Папа хмурится, давит на меня осуждающим взглядом, а потом переводит его на щеку, где до сих пор горит след от его пощечины. Мне не пришлось прикладывать слишком много усилий для его сокрытия, но каждый раз, когда я вижу в зеркале свое отражение, мне кажется, что ровно на этом месте у меня теперь позорное клеймо, которое способен увидеть любой человек.
— Мне категорически не нравится твое поведение в последнее время, Ева.

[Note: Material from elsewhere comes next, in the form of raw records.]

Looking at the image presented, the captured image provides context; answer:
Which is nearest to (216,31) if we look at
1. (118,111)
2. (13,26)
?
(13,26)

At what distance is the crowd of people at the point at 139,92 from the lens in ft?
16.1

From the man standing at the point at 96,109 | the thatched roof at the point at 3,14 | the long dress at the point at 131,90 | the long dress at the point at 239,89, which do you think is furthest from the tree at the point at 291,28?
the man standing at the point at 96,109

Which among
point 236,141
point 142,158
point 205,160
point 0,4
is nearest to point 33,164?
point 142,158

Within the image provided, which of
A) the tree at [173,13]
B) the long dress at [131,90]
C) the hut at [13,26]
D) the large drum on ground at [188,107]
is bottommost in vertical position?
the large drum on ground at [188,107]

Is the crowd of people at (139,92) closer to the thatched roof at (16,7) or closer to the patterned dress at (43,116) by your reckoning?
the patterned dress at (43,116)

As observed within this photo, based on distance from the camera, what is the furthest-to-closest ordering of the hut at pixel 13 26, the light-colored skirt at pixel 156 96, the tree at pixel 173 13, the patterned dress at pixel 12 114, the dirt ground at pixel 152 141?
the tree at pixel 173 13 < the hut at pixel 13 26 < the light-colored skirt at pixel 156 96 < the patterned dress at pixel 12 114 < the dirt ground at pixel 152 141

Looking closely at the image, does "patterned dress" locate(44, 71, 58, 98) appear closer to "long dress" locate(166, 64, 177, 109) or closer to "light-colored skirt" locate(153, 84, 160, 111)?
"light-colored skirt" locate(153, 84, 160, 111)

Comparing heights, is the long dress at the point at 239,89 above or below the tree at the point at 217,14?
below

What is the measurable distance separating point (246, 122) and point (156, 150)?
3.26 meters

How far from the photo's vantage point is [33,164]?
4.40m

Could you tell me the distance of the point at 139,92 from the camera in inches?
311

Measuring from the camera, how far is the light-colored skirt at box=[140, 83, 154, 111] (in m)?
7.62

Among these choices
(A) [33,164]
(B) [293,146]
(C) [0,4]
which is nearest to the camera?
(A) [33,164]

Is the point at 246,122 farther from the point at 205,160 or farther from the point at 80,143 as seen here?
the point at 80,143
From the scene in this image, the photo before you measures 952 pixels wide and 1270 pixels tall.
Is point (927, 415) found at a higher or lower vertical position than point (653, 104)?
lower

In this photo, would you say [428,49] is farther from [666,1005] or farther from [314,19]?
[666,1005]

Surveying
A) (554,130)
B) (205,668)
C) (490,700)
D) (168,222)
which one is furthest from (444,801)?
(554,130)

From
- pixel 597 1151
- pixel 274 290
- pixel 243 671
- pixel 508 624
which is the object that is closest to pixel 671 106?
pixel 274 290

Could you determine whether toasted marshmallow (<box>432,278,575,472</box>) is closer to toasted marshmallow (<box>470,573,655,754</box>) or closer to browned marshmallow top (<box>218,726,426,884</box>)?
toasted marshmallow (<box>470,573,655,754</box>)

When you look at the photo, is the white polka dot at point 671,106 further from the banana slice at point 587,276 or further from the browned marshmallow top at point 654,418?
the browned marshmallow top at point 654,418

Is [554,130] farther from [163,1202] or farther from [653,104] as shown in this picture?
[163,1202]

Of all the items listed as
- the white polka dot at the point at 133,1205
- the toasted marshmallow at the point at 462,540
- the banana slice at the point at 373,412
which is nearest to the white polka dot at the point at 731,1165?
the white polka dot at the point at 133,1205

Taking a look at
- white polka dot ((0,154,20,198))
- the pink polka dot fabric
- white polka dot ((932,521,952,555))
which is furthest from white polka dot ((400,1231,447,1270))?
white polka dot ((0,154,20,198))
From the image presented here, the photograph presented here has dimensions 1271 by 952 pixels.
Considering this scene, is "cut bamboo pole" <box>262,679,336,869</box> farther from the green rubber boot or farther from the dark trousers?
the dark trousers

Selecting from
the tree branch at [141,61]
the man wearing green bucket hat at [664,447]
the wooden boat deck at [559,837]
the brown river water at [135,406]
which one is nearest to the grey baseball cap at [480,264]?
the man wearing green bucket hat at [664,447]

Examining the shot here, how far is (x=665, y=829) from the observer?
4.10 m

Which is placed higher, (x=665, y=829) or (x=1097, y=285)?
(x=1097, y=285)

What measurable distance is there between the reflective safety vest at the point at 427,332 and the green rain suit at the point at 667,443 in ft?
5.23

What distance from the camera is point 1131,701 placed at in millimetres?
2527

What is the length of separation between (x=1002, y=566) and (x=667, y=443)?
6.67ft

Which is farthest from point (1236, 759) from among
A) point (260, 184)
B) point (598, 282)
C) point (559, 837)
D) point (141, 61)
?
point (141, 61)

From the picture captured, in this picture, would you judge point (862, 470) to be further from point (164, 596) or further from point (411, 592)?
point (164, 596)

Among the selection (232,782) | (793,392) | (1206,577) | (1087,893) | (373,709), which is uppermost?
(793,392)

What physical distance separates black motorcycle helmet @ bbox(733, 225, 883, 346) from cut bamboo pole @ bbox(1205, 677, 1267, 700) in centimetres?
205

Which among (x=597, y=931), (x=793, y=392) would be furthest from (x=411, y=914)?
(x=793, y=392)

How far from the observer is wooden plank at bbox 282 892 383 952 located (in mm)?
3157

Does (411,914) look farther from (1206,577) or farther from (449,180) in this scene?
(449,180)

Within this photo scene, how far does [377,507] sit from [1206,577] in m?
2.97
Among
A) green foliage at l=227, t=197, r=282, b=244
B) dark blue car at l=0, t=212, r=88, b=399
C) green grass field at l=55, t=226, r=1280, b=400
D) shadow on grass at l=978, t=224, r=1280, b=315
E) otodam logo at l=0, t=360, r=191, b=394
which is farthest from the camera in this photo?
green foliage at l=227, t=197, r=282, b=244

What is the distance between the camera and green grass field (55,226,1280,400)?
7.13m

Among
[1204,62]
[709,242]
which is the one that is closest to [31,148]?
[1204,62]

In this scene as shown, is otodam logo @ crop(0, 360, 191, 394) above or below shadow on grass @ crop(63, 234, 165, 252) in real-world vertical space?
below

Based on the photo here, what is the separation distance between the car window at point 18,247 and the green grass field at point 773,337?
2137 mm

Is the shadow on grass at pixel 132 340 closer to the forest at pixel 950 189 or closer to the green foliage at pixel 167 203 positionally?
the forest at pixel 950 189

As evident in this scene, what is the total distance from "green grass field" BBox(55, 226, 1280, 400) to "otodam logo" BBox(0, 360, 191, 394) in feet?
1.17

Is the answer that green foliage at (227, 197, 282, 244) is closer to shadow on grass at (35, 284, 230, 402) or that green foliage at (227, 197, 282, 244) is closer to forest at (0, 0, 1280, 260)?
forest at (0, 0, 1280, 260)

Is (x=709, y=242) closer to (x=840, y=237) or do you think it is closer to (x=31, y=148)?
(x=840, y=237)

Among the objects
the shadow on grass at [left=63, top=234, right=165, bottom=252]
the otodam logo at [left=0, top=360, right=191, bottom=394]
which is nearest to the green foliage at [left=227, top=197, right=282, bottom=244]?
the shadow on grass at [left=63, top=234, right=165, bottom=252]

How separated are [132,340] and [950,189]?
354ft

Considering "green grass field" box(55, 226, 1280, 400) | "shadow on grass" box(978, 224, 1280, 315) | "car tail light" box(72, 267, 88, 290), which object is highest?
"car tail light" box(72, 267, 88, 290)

Характер будешь демонстрировать своим подружкам, а с отцом разговаривай уважительнее.
В ответ на это я просто промолчала.
Мое уважение к родителям тает из-за их последних поступков, а они делают вид, будто ничего не происходит. Будто так и надо. Игнорировать желания единственной дочери и отдавать ее в «хорошие» руки как какую-то племенную кобылу.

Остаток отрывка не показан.